Asset rich cash poor

You should sell the property in the pension fund and buy shares instead. You can then cash it as you wish.

Brendan
Interesting suggestion but I'm too risk averse for shares. I looked at investment funds when I retired but was put off by charges and other downsides.
 
Interesting suggestion but I'm too risk averse for shares. I looked at investment funds when I retired but was put off by charges and other downsides.
Running a property through your ARF is more expensive than buying shares!! And if it is invested in one property in Ireland, it is even riskier!! What will happen when there is a downturn in the property market? You will be left with an asset that you can't sell. And what are you going to do when your divorce goes through? Be part owner of the property with your ex wife?

You should have enough money after your divorce to buy a place, have cash left over and your ARF. It is up to you whether you opt to pick an option that will provide you with the income you need (you don't have to invest it all in shares, there are plenty of other options) or continue hanging onto an illiquid asset and complaining that you don't have enough money.


Steven
www.bluewaterfp.ie
 
Running a property through your ARF is more expensive than buying shares!! And if it is invested in one property in Ireland, it is even riskier!! What will happen when there is a downturn in the property market? You will be left with an asset that you can't sell. And what are you going to do when your divorce goes through? Be part owner of the property with your ex wife?

You should have enough money after your divorce to buy a place, have cash left over and your ARF. It is up to you whether you opt to pick an option that will provide you with the income you need (you don't have to invest it all in shares, there are plenty of other options) or continue hanging onto an illiquid asset and complaining that you don't have enough money.


Steven
www.bluewaterfp.ie
Have to say this sounds like good advice. Though I'm not at all convinced there's a significant property price drop in the offing. I agree this might be a good time to consider a move into an investment fund. One question though: if I can dispose of a good investment property in roughly 3/4 months it wouldn't be accurate to describe as illiquid?
 
Have to say this sounds like good advice. Though I'm not at all convinced there's a significant property price drop in the offing. I agree this might be a good time to consider a move into an investment fund.
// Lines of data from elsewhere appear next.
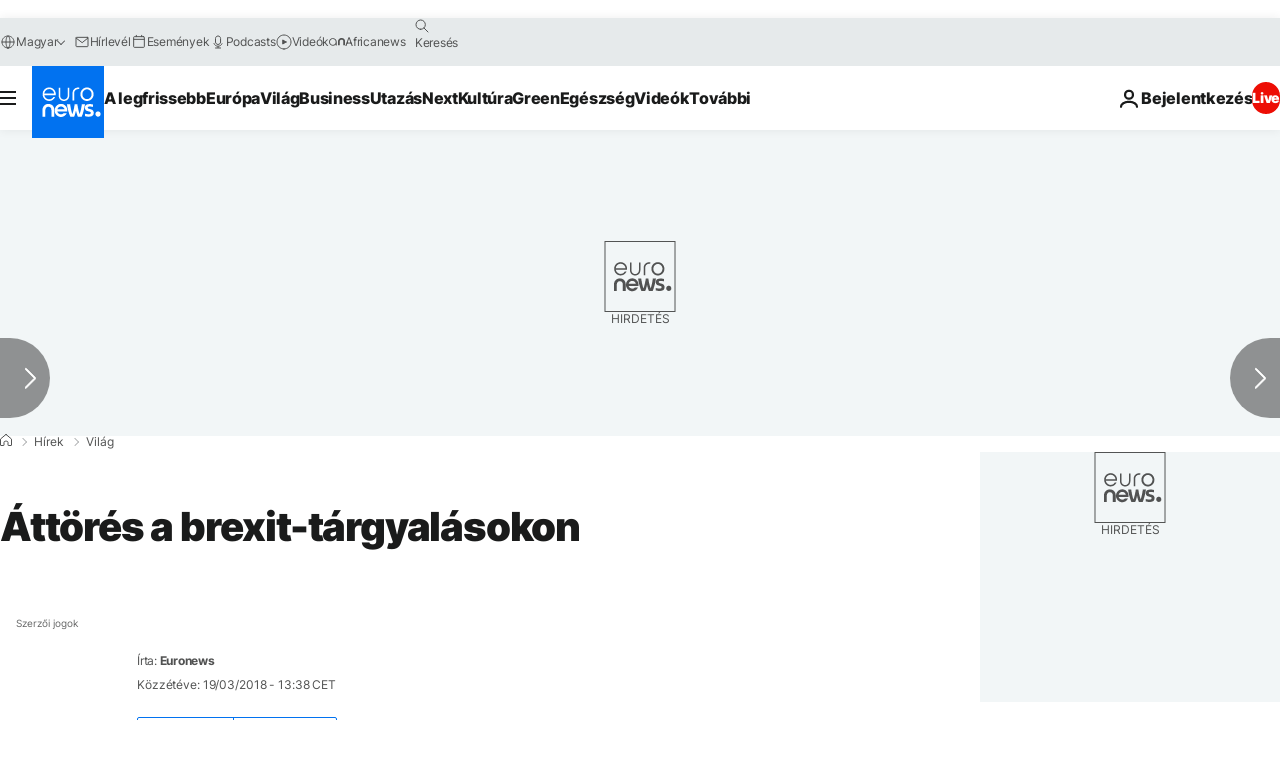

--- FILE ---
content_type: application/javascript
request_url: https://ml314.com/utsync.ashx?pub=&adv=&et=0&eid=84280&ct=js&pi=&fp=&clid=&if=0&ps=&cl=&mlt=&data=&&cp=https%3A%2F%2Fhu.euronews.com%2F2018%2F03%2F19%2Fattores-a-brexit-targyalasokon-3-4-ig-kesz-szoveges-megallapodastervezetet-mutattak-be&pv=1769808867846_b7n7kv6uh&bl=en-us@posix&cb=7647280&return=&ht=&d=&dc=&si=1769808867846_b7n7kv6uh&cid=&s=1280x720&rp=&v=2.8.0.252
body_size: 758
content:
_ml.setFPI('3658679290867744849');_ml.syncCallback({"es":true,"ds":true});_ml.processTag({ url: 'https://dpm.demdex.net/ibs:dpid=22052&dpuuid=3658679290867744849&redir=', type: 'img' });
_ml.processTag({ url: 'https://idsync.rlcdn.com/395886.gif?partner_uid=3658679290867744849', type: 'img' });
_ml.processTag({ url: 'https://match.adsrvr.org/track/cmf/generic?ttd_pid=d0tro1j&ttd_tpi=1', type: 'img' });
_ml.processTag({ url: 'https://ib.adnxs.com/getuid?https://ml314.com/csync.ashx%3Ffp=$UID%26person_id=3658679290867744849%26eid=2', type: 'img' });
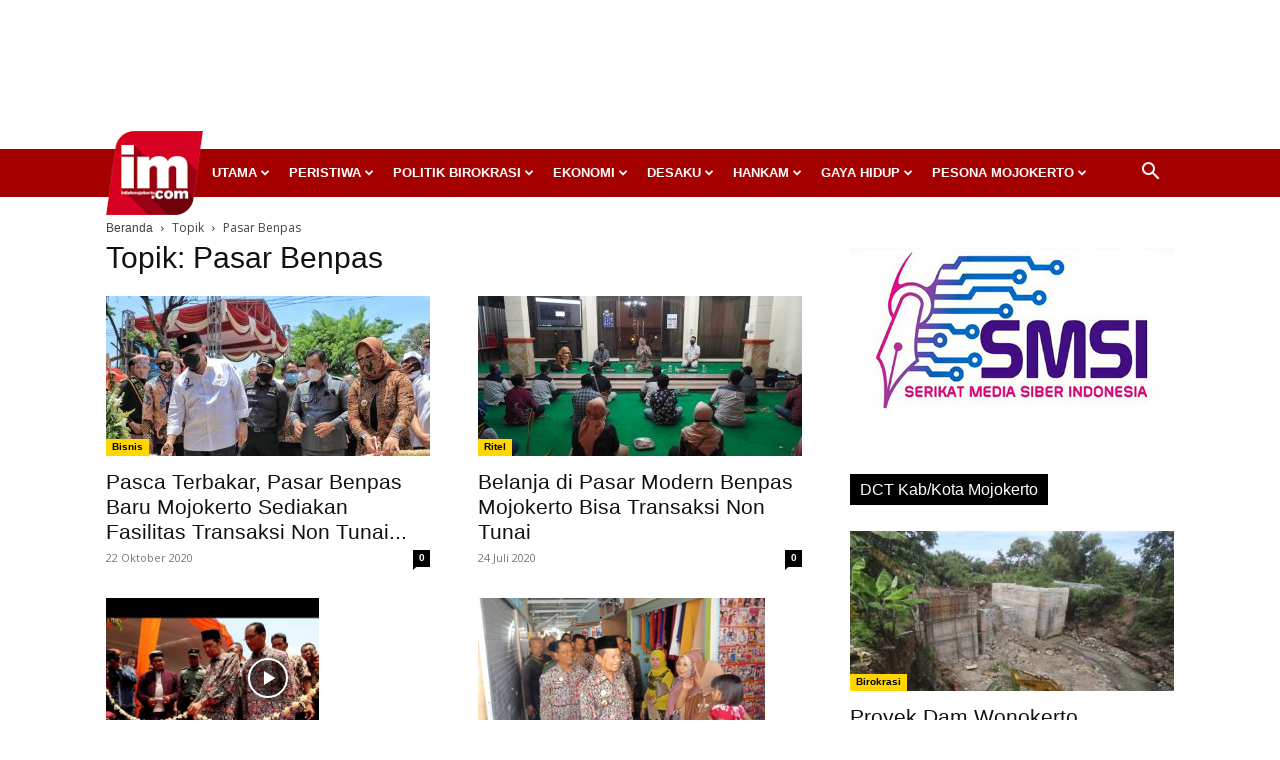

--- FILE ---
content_type: text/html; charset=utf-8
request_url: https://www.google.com/recaptcha/api2/aframe
body_size: 269
content:
<!DOCTYPE HTML><html><head><meta http-equiv="content-type" content="text/html; charset=UTF-8"></head><body><script nonce="2u_5uN2NBjUXB5L06Bhekw">/** Anti-fraud and anti-abuse applications only. See google.com/recaptcha */ try{var clients={'sodar':'https://pagead2.googlesyndication.com/pagead/sodar?'};window.addEventListener("message",function(a){try{if(a.source===window.parent){var b=JSON.parse(a.data);var c=clients[b['id']];if(c){var d=document.createElement('img');d.src=c+b['params']+'&rc='+(localStorage.getItem("rc::a")?sessionStorage.getItem("rc::b"):"");window.document.body.appendChild(d);sessionStorage.setItem("rc::e",parseInt(sessionStorage.getItem("rc::e")||0)+1);localStorage.setItem("rc::h",'1768647298934');}}}catch(b){}});window.parent.postMessage("_grecaptcha_ready", "*");}catch(b){}</script></body></html>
One question though: if I can dispose of a good investment property in roughly 3/4 months it wouldn't be accurate to describe as illiquid?
Irish Life have stopped people taking money out of their property fund...


Have to say this sounds like good advice. Though I'm not at all convinced there's a significant property price drop in the offing. I agree this might be a good time to consider a move into an investment fund. One question though: if I can dispose of a good investment property in roughly 3/4 months it wouldn't be accurate to describe as illiquid?
Yes it is. From the time to decide to put it up for sale to when conveyancy is completed, you are looking at more than 3/4 months. In a bad market, you could have it up for sale for over a year. compare that to equities, where you will have the money in a week no matter what the market conditions are like.